Mientras yo introducía la punta del desatornillador, mi mujer sostenía las puertas de corredera, por entre las que ya podía apreciarse una caja y un viejo aparato eléctrico empolvado. La falta de luz nos impedía figurar de qué sé trataba. Bajamos las puertas cuidando no se desbandaran y ahí los tuvimos ante nuestros ojos:
Un rec antiguo, con perillas de dial y radio con dos grandes, al decir la época, bafles. Eso, más la suma nada despreciable de varios libros ordenados y numerados, que en sus lomos eran divisados los nombres de Voltaire, Baudelaire, Ovidio, Plutarco, Horacio, Lorca, Tolstoi, Balzac, Montaigne, Proust, Leopardi, Góngora, Faulkner, Woolf, Stendhal, Colette, Homero, Stevenson, Heródoto, Vilon, Flaubert, Chéjov, Kafka. Y una larga lista de otros títulos. Así hasta completar, un muestreo, de cincuenta ejemplares de la colección Orbis, característica de comienzos del ochenta.
Sorpresa mayúscula por el hallazgo.
Pero también algo de recelo, mezcla de devaneos éticos y otras aprehensiones con lo ajeno mal avenido. Resultado: Una caja a la intemperie que, por insistencia de mi mujer para expulsar toda carga de esas cosas recién halladas, aseguraba debíamos dejarlos un día con su noche a la intemperie. Libros viejos en casa nueva, suena extraño, pero esa es la historia.
Pero devino un accidente. Al otro día, como jamás lo esperábamos a mediados de abril, corría el 2007, se asomaría el invierno con un fuerte aguacero. Dejándose caer sobre los libros y la ropa colgada al sol de la mañana. Toda el agua que debía caer en el barrio se vacío sobre nuestro patio trasero. Toda esa agua corrió por nuestra casa. ¿Por qué no los dejamos en el corredor? (Ese mismo año también nevó, cómo olvidarlo.)
Simple: Porque los libros como la ropa del fin de semana, debían recibir directamente los rayos del sol. Luego del trabajo llegué desesperado a recoger, lo que yo pensaba, sería un amasijo de hojas anegadas. Pero no. Unos juegos de madera hicieron de altillo para proteger los libros encontrados. Ladrón que roba a ladrón, pensé, cuánto valía en este caso. Nada tampoco que un secador de pelo o la misma estufa no ayudara a recomponer.
Luego formaron parte de la biblioteca que nos llevó algunas semanas terminar de armar. Ahora no sé cuánto me lleve leerlos, o si llegue a hacerlo alguna vez. Son tantos los libros pendientes que ni con todo el tiempo del mundo conseguiría terminarlos. Y me hace recordar lo que decía Bolaño, que uno al final ya no los lee, sino que los acaricia. Y es cierto, hay libros que se huelen, los llevamos a la nariz, los ponemos frente a los ojos, nublando la vista, para abrirlos de golpe, y saber que existen.

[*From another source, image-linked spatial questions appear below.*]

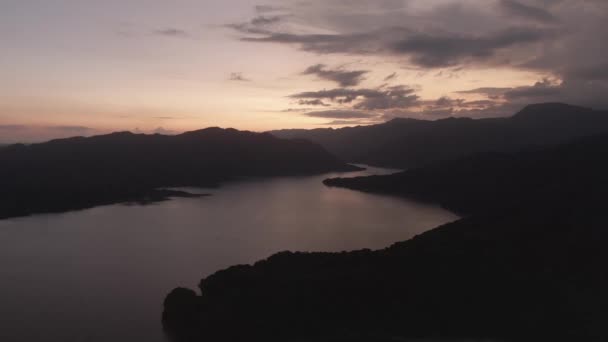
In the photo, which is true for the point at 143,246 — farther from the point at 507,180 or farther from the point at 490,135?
the point at 490,135

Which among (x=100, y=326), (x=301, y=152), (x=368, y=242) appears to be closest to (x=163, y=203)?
(x=368, y=242)

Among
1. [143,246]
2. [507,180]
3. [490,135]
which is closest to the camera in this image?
[143,246]

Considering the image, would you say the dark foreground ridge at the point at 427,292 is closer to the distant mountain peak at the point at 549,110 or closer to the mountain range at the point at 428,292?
the mountain range at the point at 428,292

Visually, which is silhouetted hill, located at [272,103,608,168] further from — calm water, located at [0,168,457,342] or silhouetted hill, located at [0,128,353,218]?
calm water, located at [0,168,457,342]

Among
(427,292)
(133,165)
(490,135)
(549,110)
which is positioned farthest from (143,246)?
(549,110)

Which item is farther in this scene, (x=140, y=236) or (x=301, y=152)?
(x=301, y=152)

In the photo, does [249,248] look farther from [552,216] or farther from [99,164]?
[99,164]

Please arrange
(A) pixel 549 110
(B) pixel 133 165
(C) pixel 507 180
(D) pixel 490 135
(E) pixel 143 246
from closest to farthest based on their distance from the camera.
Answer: (E) pixel 143 246 → (C) pixel 507 180 → (B) pixel 133 165 → (D) pixel 490 135 → (A) pixel 549 110
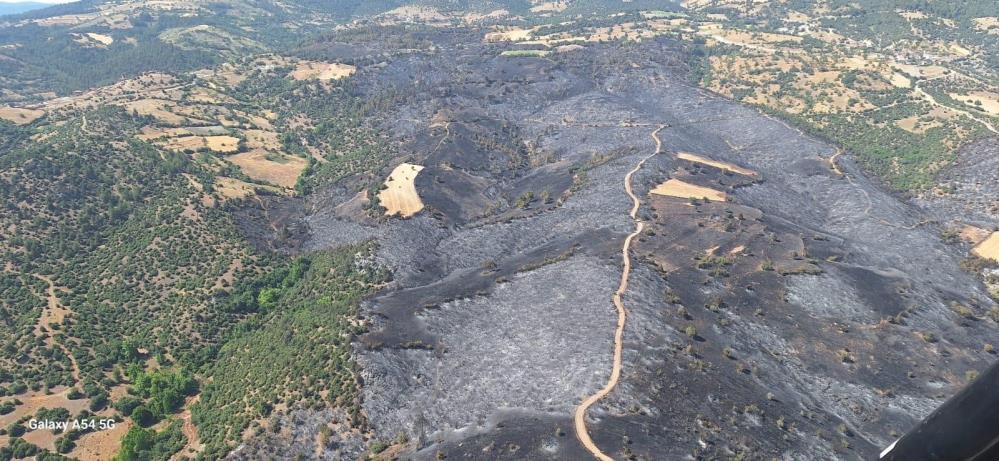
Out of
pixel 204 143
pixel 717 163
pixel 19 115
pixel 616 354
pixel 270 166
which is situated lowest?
pixel 270 166

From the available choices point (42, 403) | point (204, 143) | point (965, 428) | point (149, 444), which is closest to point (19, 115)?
point (204, 143)

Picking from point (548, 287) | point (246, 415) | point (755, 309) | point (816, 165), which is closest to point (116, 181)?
point (246, 415)

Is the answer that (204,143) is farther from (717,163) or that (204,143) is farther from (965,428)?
(965,428)

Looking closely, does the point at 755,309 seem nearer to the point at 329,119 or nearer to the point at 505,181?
the point at 505,181

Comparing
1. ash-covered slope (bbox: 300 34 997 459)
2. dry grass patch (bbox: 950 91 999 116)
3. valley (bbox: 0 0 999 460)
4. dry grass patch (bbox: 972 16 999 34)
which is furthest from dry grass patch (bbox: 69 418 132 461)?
dry grass patch (bbox: 972 16 999 34)

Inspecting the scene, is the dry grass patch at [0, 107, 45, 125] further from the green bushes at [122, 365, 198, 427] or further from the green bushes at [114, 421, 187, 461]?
the green bushes at [114, 421, 187, 461]

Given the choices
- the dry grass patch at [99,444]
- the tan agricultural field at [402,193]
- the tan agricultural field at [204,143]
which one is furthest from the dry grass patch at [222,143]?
the dry grass patch at [99,444]
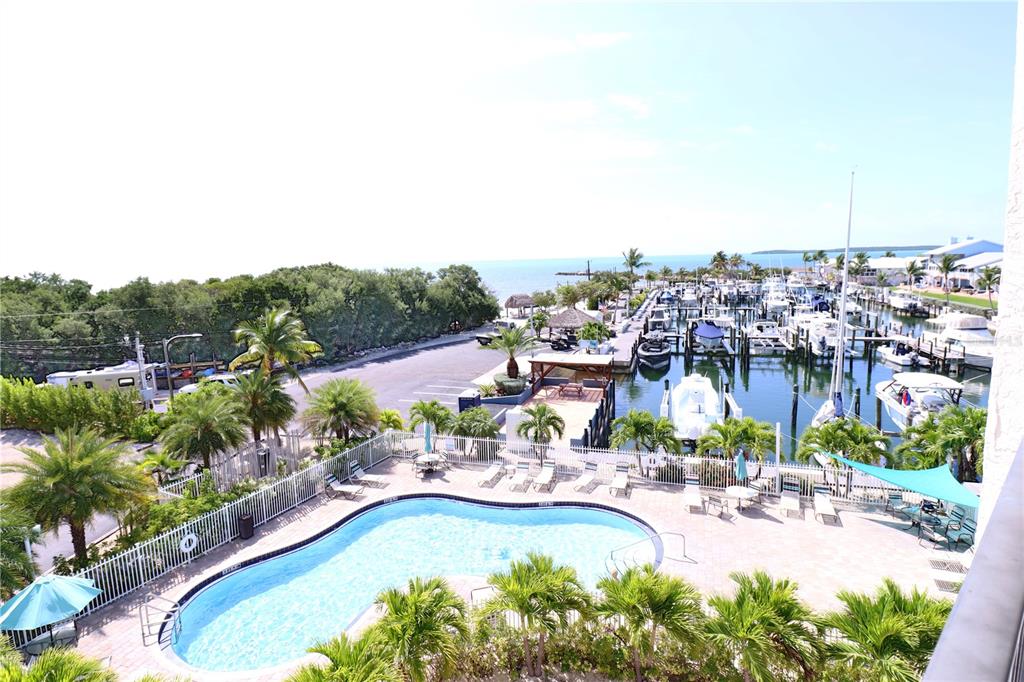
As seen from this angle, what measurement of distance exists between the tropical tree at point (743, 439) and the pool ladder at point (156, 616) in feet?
48.1

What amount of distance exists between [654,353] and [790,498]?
92.9 ft

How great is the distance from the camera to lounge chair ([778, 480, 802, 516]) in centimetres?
1559

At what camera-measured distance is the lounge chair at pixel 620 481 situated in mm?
17172

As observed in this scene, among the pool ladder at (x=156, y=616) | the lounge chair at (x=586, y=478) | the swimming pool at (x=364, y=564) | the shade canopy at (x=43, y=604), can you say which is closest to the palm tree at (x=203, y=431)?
the swimming pool at (x=364, y=564)

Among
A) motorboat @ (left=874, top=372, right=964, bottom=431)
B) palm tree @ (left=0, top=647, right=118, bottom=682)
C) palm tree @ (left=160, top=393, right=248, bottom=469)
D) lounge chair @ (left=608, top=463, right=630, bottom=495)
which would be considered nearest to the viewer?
palm tree @ (left=0, top=647, right=118, bottom=682)

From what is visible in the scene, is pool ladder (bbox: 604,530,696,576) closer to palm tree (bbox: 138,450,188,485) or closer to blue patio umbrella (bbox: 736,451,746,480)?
blue patio umbrella (bbox: 736,451,746,480)

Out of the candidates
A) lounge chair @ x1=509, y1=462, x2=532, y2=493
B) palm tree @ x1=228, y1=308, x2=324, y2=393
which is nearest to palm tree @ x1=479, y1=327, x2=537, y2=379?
lounge chair @ x1=509, y1=462, x2=532, y2=493

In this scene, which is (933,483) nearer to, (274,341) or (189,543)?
(189,543)

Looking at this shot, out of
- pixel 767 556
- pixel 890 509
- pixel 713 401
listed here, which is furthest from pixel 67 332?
pixel 890 509

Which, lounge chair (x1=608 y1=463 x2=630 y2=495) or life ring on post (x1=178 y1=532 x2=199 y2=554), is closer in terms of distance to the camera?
life ring on post (x1=178 y1=532 x2=199 y2=554)

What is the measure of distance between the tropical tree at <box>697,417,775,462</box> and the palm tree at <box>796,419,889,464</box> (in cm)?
108

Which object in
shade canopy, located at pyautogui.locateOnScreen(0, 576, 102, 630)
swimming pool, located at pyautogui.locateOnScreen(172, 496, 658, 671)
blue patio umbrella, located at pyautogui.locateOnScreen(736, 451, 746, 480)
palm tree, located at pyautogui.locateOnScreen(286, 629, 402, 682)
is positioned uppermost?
palm tree, located at pyautogui.locateOnScreen(286, 629, 402, 682)

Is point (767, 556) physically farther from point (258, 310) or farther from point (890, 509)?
point (258, 310)

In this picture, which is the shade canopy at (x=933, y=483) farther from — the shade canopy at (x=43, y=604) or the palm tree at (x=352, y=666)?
the shade canopy at (x=43, y=604)
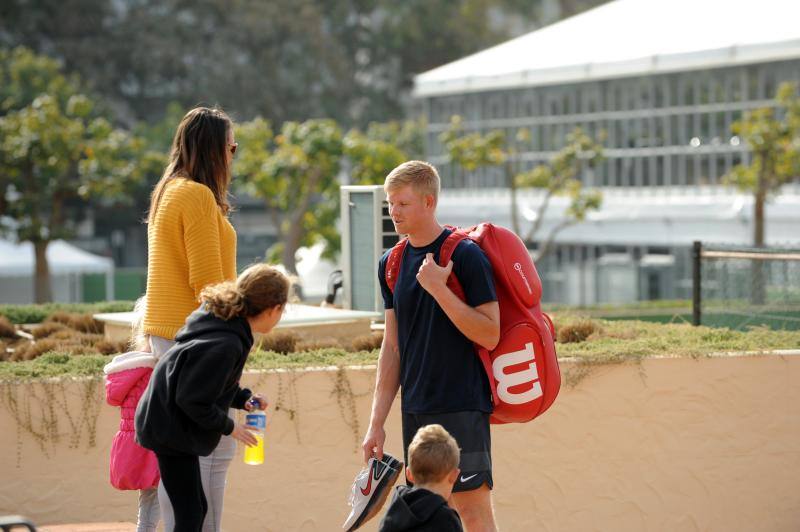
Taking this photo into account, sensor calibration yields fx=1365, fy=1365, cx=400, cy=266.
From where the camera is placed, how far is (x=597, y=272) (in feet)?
107

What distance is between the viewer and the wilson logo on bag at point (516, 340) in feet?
16.0

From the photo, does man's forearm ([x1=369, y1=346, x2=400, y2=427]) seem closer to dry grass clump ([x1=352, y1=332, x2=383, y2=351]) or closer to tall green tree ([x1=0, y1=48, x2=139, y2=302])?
dry grass clump ([x1=352, y1=332, x2=383, y2=351])

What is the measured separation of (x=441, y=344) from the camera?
15.9 feet

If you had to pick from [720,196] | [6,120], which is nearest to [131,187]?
[6,120]

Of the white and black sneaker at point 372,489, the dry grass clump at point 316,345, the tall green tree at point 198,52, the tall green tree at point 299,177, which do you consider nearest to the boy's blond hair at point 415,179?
the white and black sneaker at point 372,489

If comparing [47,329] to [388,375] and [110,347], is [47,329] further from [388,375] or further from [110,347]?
[388,375]

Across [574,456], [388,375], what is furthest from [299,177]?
[388,375]

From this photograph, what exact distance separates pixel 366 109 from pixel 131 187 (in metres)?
30.5

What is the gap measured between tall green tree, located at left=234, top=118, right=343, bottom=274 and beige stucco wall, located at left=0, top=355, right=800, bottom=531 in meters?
19.1

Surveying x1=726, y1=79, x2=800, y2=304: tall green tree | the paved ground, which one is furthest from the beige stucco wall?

Ahora estoy tranquilo, como si el hallazgo, hubiera abierto posibilidades que no esperábamos encontrar, como puertas dentro de puertas, que se abrieron sin saber, con la única certeza de pensar que conducen a algún lado. Los caminos se bifurcan. Momentos dentro de un momento. Pero, en verdad, son esas sorpresas las que nos mantienen vivos. Acaso como la vida que seguimos compartiendo, en el valor de decir ojalá por siempre. Libros que son, al decir del personaje de Liniers, un mundo portátil.
Los años como una acumulación de libros, en la memoria, entre las manos, buscando nuestros ojos. Aunque nosotros insistamos en mantenerlos cerrados.